Breaking down the nepo baby boom


Emma Kogel

Illustration by

Melina Khan, Editor-in-Chief

Between “Hannah Montana,” “Fifty Shades of Grey” and “Euphoria,” there is one common denominator: nepotism babies. The actors who made names for themselves in these titles (Miley Cyrus, Dakota Johnson and Maude Apatow, respectively) — and hundreds of other celebrities in hundreds of other examples — are products of nepotism.

Until last year, the privilege of being born into a successful family and all the resources that come with it, especially in Hollywood, was noticed but rarely called out.

But this largely changed after a December 2022 article by Vulture rounded up the recent discourse about the children of celebrities and the buzzword to describe them: nepo babies.

The article, which pinpointed the internet as the origin of the phrase, dubbed 2022 “the year of the nepo baby,” because of the online chatter about the topic.

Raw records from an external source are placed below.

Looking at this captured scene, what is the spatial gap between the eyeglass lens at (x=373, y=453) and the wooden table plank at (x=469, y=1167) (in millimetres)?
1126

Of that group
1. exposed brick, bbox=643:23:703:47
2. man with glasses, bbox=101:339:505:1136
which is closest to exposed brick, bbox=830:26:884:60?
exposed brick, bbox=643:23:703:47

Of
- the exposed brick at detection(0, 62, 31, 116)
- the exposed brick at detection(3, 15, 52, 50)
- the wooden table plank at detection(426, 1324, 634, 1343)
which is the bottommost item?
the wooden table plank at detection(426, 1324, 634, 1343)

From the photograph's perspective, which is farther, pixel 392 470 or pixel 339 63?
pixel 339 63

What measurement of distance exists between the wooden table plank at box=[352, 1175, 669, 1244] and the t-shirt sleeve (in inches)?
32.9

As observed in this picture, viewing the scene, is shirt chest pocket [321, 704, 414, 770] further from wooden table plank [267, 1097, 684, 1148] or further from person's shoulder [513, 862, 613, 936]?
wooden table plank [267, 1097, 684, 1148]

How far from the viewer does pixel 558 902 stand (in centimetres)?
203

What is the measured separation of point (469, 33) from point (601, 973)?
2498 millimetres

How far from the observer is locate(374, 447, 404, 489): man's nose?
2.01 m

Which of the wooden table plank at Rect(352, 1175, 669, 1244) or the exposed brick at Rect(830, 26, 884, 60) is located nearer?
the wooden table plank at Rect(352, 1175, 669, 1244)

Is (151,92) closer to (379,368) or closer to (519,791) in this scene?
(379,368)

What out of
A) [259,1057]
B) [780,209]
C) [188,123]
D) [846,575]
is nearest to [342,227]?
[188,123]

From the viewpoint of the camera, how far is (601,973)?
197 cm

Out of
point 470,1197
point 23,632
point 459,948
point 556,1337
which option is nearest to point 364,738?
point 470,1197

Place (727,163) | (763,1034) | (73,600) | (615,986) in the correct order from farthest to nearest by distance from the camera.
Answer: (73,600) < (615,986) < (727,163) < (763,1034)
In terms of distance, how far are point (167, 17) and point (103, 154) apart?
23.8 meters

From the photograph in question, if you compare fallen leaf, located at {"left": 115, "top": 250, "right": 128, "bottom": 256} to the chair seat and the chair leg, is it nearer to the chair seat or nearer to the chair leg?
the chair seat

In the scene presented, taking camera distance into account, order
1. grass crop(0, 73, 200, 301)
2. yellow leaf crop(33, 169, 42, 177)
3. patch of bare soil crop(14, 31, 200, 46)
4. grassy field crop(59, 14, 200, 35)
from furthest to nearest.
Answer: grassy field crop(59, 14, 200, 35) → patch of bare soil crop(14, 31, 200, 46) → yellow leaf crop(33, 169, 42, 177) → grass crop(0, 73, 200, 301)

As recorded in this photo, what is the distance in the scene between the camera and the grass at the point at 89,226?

But since then, “nepo baby” has only become more widely used — TikTok videos tagged with the term have racked up more than 300 million views to date, and Google searches of the phrase peaked in popularity on Dec. 24, 2022 per Google Trends.

The main argument critics have against calling someone a nepo baby is that the term suggests that having a well-connected family brings about unfair advantages.

In many cases, though, children do follow in their parents’ footsteps. Data from the General Social Survey, which tracks trends in American society, indicates that children are between 1.7 and 2.7 times as likely to pursue the same career paths as their parents, depending on their gender.

However, the career is only one half of the conversation — the other, more significant side is whether nepo babies can be successful in their own right, which is where many celebrities are objecting.

Lily-Rose Depp, the actress daughter of Johnny Depp and Vanessa Paradis, said in an interview with “Elle” magazine in November 2022 that the term “just doesn’t make any sense.”

“Nothing is going to get you the part except for being right for the part,” Lily-Rose Depp said.

Kaia Gerber, the daughter of supermodel Cindy Crawford and Rande Gerber, acknowledged her privilege in an interview with “Elle” magazine in January. But she also said that nepotism in the acting industry is “so different,” because “no artist is going to sacrifice their vision for someone’s kid.”

Online, such comments by nepo babies like Lily-Rose Depp and Kaia Gerber have been criticized for being tone-deaf. But they’ve also continued the conversation about nepo babies, including who qualifies as one.

Last month, a horde of TikTokers began weighing in on their own claims to the nepo baby-verse by sharing uncommon family connections. From dads owning the popular hometown plumbing company to moms who pass on their thrifting skills, the new trend has shed light on just how widely the term can be applied, even if it’s a stretch.

Between the debate about who’s really talented in Hollywood and the TikTok trend of normal people sharing their claim to fame, it’s clear the term nepo baby has hit the mainstream. Moreover, it proves that nepo babies are not just celebrities — in fact, nepo babies are everywhere, depending on how you choose to apply the term.